> GOAL: Exactly and only the lines from the one with "In looking at" through the end of the listing are to be transcribed, both ends included.
★ ★ ★ ★ ★ ★ ★
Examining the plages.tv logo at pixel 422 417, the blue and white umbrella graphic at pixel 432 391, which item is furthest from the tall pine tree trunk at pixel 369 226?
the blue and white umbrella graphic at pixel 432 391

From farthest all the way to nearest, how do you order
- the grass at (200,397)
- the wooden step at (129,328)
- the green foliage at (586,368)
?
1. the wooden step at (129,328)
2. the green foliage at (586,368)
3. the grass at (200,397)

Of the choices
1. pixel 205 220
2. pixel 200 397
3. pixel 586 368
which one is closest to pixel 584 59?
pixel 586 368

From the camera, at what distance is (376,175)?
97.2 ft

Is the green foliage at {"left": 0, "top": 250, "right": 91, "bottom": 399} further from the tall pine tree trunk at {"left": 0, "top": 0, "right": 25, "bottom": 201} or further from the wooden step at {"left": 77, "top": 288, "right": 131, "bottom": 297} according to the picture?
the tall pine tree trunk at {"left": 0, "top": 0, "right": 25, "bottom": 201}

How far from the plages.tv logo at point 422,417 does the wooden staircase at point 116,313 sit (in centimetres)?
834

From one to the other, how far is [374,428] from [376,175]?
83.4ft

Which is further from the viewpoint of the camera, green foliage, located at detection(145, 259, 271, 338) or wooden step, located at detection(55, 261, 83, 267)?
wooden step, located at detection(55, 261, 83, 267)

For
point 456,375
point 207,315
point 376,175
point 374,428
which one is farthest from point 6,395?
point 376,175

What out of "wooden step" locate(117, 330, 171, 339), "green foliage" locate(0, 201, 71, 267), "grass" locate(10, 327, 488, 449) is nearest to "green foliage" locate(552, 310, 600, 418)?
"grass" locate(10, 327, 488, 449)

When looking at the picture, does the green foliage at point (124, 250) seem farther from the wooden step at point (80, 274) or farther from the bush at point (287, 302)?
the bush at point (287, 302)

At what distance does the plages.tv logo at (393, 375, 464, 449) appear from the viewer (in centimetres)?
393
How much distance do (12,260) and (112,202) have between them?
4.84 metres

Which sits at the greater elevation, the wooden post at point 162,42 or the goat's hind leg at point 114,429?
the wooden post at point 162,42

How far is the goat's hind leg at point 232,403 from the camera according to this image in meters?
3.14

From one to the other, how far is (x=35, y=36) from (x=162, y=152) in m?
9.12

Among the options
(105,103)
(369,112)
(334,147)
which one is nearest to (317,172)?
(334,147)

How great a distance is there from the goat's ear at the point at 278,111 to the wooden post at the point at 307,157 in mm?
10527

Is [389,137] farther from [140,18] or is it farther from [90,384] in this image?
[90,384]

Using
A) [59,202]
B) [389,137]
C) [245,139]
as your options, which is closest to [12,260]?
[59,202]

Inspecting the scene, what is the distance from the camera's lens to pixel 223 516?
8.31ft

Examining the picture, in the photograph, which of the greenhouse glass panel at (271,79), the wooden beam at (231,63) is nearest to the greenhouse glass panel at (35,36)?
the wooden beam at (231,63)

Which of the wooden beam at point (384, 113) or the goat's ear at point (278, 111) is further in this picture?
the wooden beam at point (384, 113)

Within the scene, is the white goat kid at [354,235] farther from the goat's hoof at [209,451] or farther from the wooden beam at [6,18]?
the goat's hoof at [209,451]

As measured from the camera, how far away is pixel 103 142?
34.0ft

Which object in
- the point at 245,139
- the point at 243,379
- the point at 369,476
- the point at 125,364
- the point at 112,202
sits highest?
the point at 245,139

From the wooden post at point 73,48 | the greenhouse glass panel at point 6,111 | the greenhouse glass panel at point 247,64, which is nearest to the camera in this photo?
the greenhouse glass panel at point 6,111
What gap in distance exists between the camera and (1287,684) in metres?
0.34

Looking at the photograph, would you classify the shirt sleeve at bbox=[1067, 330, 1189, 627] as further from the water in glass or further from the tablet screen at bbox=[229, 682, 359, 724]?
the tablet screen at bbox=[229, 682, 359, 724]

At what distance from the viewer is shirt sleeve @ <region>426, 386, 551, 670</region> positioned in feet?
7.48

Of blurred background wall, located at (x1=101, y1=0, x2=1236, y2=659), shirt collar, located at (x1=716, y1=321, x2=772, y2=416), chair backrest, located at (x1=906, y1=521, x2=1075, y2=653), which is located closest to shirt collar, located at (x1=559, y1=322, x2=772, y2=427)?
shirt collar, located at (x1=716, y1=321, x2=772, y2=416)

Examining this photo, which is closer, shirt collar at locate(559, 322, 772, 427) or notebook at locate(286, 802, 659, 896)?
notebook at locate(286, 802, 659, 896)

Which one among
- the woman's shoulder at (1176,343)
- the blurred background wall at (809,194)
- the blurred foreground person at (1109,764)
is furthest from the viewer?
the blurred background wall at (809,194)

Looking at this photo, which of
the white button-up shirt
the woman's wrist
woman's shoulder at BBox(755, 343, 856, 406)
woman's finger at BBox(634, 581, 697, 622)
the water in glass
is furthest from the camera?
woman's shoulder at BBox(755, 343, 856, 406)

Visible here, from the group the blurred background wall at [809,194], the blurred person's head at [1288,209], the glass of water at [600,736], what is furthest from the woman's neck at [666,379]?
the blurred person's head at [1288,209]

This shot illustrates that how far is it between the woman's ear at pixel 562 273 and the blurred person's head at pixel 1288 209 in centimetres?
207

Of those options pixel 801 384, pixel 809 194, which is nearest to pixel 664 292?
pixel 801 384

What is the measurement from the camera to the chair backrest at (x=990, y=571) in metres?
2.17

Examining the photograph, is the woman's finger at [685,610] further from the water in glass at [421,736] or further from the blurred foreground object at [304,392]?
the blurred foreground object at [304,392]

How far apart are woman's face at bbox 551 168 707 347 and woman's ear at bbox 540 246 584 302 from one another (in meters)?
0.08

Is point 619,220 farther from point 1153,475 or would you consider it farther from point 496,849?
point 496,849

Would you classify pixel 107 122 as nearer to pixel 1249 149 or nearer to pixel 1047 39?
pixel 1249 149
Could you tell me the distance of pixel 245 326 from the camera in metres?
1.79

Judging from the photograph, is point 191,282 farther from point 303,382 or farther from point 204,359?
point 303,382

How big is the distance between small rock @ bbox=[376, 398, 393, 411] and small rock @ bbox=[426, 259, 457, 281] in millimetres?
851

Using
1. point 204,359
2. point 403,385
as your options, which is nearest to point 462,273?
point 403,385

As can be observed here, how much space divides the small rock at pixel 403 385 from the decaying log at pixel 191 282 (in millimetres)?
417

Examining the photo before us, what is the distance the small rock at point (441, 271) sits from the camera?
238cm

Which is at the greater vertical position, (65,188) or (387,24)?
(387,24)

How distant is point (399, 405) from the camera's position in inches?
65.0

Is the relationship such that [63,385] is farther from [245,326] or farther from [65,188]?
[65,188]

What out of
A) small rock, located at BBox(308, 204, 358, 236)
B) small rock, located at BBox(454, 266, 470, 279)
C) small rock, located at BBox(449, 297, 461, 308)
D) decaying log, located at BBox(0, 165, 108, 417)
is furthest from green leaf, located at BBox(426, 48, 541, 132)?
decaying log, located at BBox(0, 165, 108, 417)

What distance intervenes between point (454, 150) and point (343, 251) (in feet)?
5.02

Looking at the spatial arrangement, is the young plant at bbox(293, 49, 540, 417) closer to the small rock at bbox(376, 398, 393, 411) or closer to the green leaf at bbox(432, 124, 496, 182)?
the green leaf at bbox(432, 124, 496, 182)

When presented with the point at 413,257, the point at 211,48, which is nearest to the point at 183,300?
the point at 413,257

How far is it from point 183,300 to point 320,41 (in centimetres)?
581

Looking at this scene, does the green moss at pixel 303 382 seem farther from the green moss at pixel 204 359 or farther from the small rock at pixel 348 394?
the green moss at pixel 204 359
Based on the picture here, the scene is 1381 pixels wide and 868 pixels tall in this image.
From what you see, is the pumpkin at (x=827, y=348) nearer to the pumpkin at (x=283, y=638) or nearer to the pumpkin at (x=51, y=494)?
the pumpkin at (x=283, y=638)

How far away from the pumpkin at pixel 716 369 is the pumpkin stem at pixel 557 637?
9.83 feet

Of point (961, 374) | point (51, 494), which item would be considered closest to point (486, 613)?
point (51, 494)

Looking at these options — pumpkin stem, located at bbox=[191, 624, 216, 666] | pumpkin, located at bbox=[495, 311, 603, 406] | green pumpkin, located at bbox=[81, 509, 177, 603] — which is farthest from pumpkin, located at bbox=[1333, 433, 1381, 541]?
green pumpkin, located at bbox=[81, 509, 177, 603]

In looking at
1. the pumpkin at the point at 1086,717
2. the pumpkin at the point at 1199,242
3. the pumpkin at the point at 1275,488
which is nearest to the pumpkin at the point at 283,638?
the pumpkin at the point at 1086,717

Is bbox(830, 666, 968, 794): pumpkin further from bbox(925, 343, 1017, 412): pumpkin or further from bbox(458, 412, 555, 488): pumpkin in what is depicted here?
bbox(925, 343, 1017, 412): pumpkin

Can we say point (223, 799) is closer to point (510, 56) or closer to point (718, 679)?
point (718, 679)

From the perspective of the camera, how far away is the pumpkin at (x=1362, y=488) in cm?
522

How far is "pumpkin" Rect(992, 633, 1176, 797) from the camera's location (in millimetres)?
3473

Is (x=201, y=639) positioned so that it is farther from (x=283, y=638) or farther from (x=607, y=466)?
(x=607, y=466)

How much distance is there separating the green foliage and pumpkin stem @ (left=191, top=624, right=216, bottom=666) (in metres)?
★ ★ ★ ★ ★ ★ ★
> REPLY TO THE TASK:
In looking at
1. the pumpkin at the point at 1086,717
2. the pumpkin at the point at 1199,242
3. the pumpkin at the point at 1275,488
which is nearest to the pumpkin at the point at 283,638?
the pumpkin at the point at 1086,717

Is bbox(830, 666, 968, 794): pumpkin further from bbox(925, 343, 1017, 412): pumpkin or further from bbox(458, 412, 555, 488): pumpkin in what is depicted here?
bbox(925, 343, 1017, 412): pumpkin

Can we say point (223, 799) is closer to point (510, 56) or closer to point (718, 679)?
point (718, 679)

From the perspective of the camera, how far away is the pumpkin at (x=1362, y=488) in cm?
522

How far is "pumpkin" Rect(992, 633, 1176, 797) from the camera's location (in millimetres)?
3473

Is (x=201, y=639) positioned so that it is farther from (x=283, y=638) or farther from (x=607, y=466)?
(x=607, y=466)

How much distance is there separating the green foliage and pumpkin stem @ (left=191, top=624, right=216, bottom=666) (in metres)?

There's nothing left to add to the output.